**Written problem:**
Duplicate everything in the records from the line containing "Of the following" down to the line containing "3. the plant stem at pixel 42 154", both of those lines included, character for character. Reproduce only those lines.

**Rows from a dataset:**
═══
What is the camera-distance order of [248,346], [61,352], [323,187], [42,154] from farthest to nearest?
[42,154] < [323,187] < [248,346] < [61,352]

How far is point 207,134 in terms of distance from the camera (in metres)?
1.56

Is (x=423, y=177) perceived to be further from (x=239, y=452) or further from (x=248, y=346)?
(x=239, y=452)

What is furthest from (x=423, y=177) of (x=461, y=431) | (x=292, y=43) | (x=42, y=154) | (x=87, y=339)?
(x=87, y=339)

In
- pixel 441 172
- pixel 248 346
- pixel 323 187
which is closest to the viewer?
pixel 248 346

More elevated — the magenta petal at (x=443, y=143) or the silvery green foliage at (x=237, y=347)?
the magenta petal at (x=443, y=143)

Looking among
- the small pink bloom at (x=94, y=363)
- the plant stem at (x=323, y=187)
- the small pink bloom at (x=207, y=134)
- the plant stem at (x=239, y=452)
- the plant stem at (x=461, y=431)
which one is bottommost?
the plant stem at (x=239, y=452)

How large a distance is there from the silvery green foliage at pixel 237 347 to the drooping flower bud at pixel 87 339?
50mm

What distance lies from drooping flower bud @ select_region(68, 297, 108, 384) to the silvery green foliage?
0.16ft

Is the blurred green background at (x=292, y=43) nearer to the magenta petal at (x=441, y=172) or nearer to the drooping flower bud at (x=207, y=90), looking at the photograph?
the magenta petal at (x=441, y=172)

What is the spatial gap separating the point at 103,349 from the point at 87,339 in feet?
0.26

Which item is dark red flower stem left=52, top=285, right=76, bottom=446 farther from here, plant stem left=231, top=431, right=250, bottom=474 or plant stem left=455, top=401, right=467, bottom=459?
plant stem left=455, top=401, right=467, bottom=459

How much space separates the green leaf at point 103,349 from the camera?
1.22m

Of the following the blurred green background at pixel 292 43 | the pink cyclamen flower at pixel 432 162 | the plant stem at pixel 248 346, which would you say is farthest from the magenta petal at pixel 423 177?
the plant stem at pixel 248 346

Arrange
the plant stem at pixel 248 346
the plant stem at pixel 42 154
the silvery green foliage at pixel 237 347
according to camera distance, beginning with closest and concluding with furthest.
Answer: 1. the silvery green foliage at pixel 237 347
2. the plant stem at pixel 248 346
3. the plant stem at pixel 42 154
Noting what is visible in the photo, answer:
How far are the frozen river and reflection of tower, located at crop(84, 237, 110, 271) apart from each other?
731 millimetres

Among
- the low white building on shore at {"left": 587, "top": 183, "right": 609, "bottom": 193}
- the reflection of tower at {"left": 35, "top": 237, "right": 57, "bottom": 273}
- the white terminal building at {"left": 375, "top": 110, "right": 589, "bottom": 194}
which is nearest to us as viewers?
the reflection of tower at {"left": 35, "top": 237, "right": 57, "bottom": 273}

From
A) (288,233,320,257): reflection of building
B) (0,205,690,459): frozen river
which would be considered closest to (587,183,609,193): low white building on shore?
═══
**Expected answer:**
Of the following the blurred green background at pixel 292 43 | the pink cyclamen flower at pixel 432 162 | the plant stem at pixel 248 346, which would you say is farthest from the magenta petal at pixel 423 177?
the plant stem at pixel 248 346

Arrange
the plant stem at pixel 248 346
the plant stem at pixel 42 154
the silvery green foliage at pixel 237 347
according to camera distance, beginning with closest and concluding with furthest.
Answer: 1. the silvery green foliage at pixel 237 347
2. the plant stem at pixel 248 346
3. the plant stem at pixel 42 154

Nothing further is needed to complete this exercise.